O momento histórico em que o filme foi feito (1992, com Bush-pai na Casa Branca e a AIDS ainda tida como uma epidemia sem controle) parece gritar o tempo todo na tela, seja pelas roupas, cenários e maquiagem ou pelo discurso político de Luke. Mas, datado certamente é um adjetivo que não cabe a The Living End. Se ficaram para trás a revolta com a chegada da AIDS e o descaso de governos com o seu tratamento, continuam ainda muito presentes a eterna fuga e o discurso político mais objetivo (e é curioso, engraçado até, ver Luke dizer em certo momento “vamos ate Washington infectar Bush com nosso sangue”).

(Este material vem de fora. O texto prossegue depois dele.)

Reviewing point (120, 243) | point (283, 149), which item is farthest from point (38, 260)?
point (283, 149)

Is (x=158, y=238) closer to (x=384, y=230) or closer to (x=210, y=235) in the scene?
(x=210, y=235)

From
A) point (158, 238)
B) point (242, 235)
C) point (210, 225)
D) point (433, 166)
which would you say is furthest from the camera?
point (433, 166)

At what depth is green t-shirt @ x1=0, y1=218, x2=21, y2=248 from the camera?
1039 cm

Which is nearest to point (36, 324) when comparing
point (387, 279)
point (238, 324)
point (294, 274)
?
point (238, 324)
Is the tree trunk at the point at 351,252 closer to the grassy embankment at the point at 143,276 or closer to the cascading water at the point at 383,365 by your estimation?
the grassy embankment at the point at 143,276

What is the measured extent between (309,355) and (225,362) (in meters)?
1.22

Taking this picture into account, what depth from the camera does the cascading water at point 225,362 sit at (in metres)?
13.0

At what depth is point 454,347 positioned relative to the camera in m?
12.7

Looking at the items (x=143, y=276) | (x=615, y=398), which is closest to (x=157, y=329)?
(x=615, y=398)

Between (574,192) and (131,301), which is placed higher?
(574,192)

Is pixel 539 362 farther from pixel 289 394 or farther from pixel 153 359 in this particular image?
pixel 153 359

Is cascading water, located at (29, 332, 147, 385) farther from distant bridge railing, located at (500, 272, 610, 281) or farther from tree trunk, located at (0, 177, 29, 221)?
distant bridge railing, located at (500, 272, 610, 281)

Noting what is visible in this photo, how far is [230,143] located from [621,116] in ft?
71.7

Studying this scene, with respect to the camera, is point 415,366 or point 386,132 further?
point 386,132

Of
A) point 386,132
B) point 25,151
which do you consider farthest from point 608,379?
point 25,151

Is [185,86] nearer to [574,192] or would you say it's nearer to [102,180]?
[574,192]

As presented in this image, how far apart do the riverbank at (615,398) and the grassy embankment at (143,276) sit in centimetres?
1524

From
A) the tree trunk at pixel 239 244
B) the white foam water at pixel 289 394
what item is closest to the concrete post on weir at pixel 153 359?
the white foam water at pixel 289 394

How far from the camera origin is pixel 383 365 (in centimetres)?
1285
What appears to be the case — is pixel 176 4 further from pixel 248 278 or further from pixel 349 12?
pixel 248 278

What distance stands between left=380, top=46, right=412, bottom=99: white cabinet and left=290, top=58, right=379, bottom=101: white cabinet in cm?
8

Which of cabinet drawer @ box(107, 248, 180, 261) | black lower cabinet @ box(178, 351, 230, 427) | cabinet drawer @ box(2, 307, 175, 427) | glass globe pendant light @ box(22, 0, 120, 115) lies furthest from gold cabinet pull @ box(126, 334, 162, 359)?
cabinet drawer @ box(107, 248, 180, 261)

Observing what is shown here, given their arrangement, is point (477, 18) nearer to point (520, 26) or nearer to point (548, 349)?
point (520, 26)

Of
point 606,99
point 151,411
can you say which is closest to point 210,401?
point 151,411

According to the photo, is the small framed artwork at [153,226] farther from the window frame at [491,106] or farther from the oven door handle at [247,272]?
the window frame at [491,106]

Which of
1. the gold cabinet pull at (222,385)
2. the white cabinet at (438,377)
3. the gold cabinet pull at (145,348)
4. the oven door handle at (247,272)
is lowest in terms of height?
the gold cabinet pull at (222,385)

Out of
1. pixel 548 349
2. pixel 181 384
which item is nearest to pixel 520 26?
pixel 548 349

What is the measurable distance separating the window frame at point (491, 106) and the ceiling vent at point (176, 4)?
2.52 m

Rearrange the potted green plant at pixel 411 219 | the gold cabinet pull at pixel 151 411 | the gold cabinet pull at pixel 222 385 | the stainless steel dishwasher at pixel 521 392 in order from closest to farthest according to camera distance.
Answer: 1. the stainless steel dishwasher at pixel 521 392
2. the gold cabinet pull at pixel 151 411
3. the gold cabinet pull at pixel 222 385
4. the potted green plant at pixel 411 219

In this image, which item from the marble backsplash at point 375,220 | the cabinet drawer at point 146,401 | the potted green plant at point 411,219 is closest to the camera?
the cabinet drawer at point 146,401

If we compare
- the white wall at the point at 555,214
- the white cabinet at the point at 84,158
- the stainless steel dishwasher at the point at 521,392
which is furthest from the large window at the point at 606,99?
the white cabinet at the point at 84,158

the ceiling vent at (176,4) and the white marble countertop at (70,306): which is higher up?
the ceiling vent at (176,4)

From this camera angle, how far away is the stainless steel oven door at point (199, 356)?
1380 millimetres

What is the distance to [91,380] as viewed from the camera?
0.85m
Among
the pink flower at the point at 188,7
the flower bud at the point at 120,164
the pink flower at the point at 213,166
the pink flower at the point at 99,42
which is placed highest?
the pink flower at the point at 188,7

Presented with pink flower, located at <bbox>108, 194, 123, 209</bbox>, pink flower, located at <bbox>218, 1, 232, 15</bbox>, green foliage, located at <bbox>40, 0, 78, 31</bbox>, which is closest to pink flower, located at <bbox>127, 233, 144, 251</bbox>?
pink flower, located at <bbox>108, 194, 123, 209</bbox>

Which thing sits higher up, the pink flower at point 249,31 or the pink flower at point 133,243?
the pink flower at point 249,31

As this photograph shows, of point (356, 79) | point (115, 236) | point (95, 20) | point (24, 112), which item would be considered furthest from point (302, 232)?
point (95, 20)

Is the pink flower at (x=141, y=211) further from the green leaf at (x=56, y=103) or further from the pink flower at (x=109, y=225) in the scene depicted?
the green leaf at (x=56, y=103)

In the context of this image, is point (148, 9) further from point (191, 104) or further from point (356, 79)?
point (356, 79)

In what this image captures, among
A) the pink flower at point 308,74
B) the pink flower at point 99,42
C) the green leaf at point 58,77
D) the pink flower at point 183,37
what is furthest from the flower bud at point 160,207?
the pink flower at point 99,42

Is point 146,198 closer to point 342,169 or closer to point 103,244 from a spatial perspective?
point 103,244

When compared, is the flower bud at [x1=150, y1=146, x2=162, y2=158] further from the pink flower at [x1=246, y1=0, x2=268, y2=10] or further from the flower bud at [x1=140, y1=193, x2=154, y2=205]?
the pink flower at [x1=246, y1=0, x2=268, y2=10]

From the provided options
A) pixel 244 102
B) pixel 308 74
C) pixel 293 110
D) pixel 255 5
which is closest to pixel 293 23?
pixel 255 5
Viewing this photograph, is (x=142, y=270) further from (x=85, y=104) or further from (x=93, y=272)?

Mas, tudo isso deixado de lado, o que permanece com mais forca em The Living End é a história de amor selvagem construída por Araki. E é aí que os dois filmes de Gus Van Sant se fazem lembrar: Jon e Luke são uma versão mais radical do casal de Mala Noche, trazendo para seu romance (impossível?) questões de sobrevivência. Se no início do filme um médico diz a Jon que ele não deve tomar o resultado de seu exame de sangue como uma sentença de morte, o que Luke quer mostrar para ele e que sim, o exame de sangue é uma sentença de morte, e que só assumindo isso será possível se entregar por completo à vida. A cena final explicita isso com uma força terrível: a vida (sexo) acontecendo ao lado da morte (a arma). Se o desejo de Araki era, em 1992, fazer um filme político, pode-se dizer hoje, 16 anos depois, que ele conseguiu: a história de amor de Jon e Luke, levada a extremos, é seu discurso mais pertinente.